Abstract

Globally, zinc deficiency is widespread, despite decades of research highlighting its negative effects on health, and in particular upon child health in low-income countries. Apart from inadequate dietary intake of bioavailable zinc, other significant contributors to zinc deficiency include the excessive intestinal loss of endogenously secreted zinc and impairment in small intestinal absorptive function. Such changes are likely to occur in children suffering from environmental (or tropical) enteropathy (EE)—an almost universal condition among inhabitants of developing countries characterized by morphologic and functional changes in the small intestine. Changes to the proximal gut in environmental enteropathy will likely influence the nature and amount of zinc delivered into the large intestine. Consequently, we reviewed the current literature to determine if colonic absorption of endogenous or exogenous (dietary) zinc could contribute to overall zinc nutriture. Whilst we found evidence that significant zinc absorption occurs in the rodent colon, and is favoured when microbially-fermentable carbohydrates (specifically resistant starch) are consumed, it is unclear whether this process occur in humans and/or to what degree.

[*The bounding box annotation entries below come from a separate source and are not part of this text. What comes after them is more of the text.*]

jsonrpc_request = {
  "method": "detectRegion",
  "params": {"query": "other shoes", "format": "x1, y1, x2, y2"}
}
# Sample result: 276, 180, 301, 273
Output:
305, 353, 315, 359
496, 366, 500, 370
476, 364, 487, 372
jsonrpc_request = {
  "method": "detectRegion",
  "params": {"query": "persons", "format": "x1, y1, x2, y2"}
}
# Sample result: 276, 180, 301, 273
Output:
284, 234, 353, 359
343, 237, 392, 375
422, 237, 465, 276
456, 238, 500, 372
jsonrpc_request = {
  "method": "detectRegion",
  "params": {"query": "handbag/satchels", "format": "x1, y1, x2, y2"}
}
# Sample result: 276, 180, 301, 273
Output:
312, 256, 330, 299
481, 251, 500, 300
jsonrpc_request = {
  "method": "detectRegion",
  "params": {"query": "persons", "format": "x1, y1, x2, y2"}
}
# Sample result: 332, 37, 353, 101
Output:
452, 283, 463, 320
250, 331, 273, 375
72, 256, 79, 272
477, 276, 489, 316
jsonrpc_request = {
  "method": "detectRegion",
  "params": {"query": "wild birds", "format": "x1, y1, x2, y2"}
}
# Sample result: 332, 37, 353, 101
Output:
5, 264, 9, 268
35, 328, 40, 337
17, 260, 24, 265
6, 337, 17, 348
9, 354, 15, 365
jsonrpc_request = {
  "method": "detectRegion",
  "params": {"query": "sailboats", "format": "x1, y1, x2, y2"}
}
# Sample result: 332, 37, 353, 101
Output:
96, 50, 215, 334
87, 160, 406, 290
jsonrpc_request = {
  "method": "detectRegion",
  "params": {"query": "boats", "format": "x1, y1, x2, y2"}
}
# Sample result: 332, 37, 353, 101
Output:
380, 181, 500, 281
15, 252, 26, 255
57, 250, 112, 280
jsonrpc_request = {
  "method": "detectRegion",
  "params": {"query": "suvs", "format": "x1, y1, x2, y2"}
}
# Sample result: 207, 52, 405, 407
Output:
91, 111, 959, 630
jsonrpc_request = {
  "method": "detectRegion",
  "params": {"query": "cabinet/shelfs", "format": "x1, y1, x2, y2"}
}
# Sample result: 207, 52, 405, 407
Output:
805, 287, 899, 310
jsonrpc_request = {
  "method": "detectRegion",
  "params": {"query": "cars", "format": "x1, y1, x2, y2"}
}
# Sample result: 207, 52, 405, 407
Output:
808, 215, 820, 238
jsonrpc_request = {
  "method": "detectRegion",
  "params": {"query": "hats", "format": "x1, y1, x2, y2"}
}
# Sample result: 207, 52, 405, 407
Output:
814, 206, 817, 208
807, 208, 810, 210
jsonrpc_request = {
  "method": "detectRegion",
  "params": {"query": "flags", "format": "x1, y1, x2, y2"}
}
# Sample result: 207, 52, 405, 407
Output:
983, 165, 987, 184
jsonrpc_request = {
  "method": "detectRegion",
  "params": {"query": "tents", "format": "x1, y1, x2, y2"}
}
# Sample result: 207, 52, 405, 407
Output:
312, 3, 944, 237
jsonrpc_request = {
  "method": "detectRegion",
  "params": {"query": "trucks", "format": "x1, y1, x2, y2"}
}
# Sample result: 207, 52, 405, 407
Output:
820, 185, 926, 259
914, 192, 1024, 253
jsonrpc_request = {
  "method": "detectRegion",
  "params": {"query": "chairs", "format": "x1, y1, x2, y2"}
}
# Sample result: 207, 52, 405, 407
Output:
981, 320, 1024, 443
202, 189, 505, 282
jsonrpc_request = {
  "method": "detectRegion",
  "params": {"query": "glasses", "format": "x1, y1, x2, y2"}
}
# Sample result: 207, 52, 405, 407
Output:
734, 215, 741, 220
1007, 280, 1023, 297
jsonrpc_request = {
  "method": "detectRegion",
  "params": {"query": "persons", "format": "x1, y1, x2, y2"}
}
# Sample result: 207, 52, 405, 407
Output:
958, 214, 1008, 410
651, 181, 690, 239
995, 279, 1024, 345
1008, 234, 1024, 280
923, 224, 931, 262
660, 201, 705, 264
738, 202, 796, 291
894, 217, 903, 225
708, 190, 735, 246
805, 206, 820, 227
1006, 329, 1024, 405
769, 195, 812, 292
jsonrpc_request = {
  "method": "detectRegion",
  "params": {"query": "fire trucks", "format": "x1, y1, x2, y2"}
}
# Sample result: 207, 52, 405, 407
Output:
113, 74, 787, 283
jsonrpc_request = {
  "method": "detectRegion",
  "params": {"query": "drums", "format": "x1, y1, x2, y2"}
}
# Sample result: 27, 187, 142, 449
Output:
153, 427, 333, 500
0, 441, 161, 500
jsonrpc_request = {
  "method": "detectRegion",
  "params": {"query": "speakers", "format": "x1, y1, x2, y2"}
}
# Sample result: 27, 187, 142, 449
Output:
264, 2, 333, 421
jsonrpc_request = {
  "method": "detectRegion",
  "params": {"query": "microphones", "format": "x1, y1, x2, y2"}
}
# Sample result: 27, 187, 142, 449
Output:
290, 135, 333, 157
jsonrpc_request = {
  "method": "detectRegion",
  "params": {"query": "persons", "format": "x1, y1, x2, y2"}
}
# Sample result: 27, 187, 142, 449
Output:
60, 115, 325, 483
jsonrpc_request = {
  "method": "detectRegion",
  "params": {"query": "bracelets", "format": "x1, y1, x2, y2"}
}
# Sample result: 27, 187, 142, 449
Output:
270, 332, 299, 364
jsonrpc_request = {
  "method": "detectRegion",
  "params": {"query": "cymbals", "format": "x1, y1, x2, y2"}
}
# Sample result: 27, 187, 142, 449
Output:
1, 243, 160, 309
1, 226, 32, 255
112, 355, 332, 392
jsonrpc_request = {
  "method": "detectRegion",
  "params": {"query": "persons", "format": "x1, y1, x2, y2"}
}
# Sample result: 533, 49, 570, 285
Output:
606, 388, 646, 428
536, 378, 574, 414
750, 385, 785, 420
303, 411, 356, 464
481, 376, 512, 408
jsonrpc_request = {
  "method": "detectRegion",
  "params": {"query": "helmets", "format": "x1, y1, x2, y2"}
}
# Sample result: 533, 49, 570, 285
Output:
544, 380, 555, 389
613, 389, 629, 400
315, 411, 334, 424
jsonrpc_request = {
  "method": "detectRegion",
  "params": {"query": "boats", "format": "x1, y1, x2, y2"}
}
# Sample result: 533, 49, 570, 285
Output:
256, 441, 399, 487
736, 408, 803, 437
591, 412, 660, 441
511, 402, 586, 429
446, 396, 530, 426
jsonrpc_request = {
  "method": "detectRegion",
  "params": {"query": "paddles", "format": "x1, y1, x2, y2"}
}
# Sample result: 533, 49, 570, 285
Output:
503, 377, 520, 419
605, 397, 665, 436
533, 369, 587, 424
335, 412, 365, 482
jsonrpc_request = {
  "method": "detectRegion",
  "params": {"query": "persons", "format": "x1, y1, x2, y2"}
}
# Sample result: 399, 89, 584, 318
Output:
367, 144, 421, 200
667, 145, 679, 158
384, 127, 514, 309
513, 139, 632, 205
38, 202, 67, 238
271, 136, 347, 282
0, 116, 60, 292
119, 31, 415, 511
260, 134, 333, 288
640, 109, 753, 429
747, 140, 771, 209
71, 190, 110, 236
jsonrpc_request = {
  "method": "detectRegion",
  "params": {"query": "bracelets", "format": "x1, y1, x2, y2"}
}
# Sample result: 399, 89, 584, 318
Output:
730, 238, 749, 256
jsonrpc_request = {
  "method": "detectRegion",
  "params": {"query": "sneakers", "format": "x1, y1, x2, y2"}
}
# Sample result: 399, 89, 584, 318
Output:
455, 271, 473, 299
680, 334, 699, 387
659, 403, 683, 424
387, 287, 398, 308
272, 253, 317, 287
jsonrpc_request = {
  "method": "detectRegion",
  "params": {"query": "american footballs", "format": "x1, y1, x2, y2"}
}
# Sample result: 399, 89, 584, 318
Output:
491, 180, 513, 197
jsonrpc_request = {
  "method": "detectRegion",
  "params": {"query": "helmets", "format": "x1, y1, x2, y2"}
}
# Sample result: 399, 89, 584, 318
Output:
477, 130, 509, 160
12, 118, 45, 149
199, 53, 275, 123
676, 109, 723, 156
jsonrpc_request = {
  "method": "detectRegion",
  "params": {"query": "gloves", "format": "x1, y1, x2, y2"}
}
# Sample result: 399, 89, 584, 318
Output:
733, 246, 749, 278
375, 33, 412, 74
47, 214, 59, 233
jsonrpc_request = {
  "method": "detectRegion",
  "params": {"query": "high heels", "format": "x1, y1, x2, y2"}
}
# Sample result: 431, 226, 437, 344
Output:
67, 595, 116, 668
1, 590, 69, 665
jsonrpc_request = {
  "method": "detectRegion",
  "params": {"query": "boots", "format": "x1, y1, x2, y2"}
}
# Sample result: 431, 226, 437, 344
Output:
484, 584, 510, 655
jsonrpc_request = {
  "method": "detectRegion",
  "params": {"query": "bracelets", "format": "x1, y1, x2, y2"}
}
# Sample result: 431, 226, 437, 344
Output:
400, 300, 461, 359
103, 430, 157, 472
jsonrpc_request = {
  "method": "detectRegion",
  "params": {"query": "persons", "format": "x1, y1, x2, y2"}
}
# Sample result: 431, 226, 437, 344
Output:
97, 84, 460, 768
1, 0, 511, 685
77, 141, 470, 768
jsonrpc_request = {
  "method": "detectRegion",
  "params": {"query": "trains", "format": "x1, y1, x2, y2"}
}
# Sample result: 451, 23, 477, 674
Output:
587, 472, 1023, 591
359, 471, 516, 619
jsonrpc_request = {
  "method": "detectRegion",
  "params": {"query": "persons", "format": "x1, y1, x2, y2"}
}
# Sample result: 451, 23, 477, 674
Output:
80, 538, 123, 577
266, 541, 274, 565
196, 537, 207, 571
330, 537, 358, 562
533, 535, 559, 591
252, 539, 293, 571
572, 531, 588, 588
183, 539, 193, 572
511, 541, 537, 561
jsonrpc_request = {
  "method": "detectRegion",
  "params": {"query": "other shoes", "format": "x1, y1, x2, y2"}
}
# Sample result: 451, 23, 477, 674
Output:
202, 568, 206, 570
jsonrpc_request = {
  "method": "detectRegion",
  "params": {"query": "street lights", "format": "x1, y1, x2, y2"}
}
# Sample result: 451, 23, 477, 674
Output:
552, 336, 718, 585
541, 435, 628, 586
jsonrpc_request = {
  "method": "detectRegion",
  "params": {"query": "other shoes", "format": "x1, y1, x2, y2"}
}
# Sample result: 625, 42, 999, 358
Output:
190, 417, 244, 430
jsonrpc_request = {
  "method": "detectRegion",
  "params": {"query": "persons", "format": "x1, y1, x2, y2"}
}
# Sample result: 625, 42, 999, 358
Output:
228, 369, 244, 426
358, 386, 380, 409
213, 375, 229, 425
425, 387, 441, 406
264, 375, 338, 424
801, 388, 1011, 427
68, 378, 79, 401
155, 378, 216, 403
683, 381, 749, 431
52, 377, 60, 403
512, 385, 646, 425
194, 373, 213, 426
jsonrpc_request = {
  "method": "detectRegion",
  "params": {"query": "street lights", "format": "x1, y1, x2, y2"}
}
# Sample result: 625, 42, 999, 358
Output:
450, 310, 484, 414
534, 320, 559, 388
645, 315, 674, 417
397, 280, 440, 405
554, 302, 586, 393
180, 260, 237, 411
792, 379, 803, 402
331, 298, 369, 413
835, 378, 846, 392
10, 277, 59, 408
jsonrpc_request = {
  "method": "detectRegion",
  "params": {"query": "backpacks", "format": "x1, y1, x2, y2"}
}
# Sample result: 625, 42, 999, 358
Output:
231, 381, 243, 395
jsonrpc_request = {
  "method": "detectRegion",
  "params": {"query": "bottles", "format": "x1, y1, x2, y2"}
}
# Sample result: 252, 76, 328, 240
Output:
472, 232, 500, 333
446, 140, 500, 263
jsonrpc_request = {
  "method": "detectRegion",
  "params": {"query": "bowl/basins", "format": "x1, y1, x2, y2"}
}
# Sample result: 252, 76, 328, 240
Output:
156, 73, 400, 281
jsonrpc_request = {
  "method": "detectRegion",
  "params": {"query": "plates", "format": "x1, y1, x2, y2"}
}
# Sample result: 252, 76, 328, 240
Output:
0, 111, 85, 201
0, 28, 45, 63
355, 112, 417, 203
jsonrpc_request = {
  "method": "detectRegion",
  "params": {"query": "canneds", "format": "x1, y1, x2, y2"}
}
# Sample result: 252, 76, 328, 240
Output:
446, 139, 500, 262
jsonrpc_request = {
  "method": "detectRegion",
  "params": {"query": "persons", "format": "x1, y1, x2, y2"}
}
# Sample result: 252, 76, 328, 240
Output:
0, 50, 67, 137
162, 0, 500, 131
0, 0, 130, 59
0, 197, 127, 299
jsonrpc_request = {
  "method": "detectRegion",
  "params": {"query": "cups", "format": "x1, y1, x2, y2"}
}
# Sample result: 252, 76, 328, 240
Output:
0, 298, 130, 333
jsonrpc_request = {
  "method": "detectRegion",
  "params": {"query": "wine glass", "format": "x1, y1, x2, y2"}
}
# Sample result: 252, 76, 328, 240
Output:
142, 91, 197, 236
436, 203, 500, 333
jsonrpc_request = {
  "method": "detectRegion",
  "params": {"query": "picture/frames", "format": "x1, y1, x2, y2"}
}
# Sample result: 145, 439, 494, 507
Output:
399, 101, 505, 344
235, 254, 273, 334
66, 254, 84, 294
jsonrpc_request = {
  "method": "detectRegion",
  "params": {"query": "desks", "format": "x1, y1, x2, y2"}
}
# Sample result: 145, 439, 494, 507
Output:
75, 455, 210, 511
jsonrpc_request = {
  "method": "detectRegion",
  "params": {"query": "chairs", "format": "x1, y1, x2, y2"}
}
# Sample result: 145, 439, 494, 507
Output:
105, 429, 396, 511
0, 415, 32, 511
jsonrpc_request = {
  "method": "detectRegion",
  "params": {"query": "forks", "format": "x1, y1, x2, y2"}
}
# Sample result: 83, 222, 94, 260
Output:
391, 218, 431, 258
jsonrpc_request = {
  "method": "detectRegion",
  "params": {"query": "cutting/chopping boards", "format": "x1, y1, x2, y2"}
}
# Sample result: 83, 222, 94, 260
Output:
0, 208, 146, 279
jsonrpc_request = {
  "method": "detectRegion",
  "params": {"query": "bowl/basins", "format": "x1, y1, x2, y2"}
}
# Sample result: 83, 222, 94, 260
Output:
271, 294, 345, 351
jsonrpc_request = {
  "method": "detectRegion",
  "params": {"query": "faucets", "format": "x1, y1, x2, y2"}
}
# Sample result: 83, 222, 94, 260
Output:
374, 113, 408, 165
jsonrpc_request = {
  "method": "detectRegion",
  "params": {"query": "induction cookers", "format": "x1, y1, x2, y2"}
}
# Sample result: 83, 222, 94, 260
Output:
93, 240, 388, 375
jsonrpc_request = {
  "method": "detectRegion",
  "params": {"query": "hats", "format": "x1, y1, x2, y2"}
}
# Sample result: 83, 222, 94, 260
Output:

Constraints in study design in the few available studies may well have masked a possible colonic contribution to zinc nutrition. Furthermore these few available human studies have failed to include the actual target population that would benefit, namely infants affected by EE where zinc delivery to the colon may be increased and who are also at risk of zinc deficiency. In conducting this review we have not been able to confirm a colonic contribution to zinc absorption in humans. However, given the observations in rodents and that feeding resistant starch to children is feasible, definitive studies utilising the dual stable isotope method in children with EE should be undertaken.

Highlights

  • It has been estimated that nearly one third of the world’s population are receiving insufficient zinc from their diet [1]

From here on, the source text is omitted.